Ernie Quigley.
Umpire / Official

Ernest Cosmos Quigley (March 22, 1880 – December 10, 1960) was a Canadian-American sports official who became notable both as a basketball referee and as an umpire in Major League Baseball.


Quigley was born in Newcastle, New Brunswick, and was raised in Concordia, Kansas. A student of basketball inventor James Naismith at the University of Kansas, after graduating he served as a coach, teacher and athletic director at St. Mary's College, Kansas from 1903 until 1912, while also attending law school at the University of Kansas. Quigley officiated at more than 1,500 collegiate and Amateur Athletic Union games during his 40-year career, and supervised the NCAA tournament officials from 1940 to 1942.

He also refereed the basketball finals between the United States and Canada at the 1936 Summer Olympics in Berlin, played outdoors in the rain, in the first Games at which basketball was a medal sport. Rather than using his whistle, the small-statured Quigley often used his high-pitched voice to command attention in supervising play. In 1944 he became athletic director at Kansas, serving until 1950. He was enshrined in the Basketball Hall of Fame in 1961.
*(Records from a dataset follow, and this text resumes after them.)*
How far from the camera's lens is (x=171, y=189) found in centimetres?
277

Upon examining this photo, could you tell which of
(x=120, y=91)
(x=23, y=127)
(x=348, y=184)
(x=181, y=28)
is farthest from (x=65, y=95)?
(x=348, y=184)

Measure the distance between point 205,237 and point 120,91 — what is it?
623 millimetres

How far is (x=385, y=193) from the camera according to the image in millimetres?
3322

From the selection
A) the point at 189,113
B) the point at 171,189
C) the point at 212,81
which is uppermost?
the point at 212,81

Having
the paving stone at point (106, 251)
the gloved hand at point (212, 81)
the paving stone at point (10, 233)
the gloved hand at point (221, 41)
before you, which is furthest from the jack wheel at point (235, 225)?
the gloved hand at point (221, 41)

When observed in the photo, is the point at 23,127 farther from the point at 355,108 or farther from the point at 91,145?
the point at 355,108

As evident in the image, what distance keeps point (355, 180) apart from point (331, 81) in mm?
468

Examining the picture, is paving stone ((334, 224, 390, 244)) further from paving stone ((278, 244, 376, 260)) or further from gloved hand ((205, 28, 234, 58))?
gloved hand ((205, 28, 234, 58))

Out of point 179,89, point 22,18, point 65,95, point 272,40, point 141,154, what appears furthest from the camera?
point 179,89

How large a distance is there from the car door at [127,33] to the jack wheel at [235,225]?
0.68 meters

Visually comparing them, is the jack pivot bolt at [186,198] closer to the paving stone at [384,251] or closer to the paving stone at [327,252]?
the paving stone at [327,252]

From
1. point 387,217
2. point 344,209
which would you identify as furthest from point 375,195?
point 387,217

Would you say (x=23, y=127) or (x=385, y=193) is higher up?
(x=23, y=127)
Quigley was also a National League baseball umpire from 1913 to 1937, and oversaw six World Series, most notably the notorious 1919 Black Sox series, as well as those in 1916, 1921, 1924, 1927 and 1935; he was crew chief for the 1927 Series. On June 1, 1923, he was the home plate umpire for the game in which the New York Giants, visiting the Philadelphia Phillies, became the first 20th-century team to score in every inning of a 9-inning game, winning 22-8. He also participated in a 1928 baseball tour of Japan, and later became an NL supervisor of umpires. Quigley Field, the University of Kansas' first baseball stadium, was named after him.

He also served as an official in major college football contests including the Army-Navy Game, five Harvard-Yale games, the Michigan-Illinois game, three Rose Bowls (1920, 1925, 1927) and the Cotton Bowl, and was a member of the NCAA's Rules Committee from 1946 to 1954. He died at age 80 in Lawrence, Kansas, and was buried at that city's Mt. Calvary Cemetery.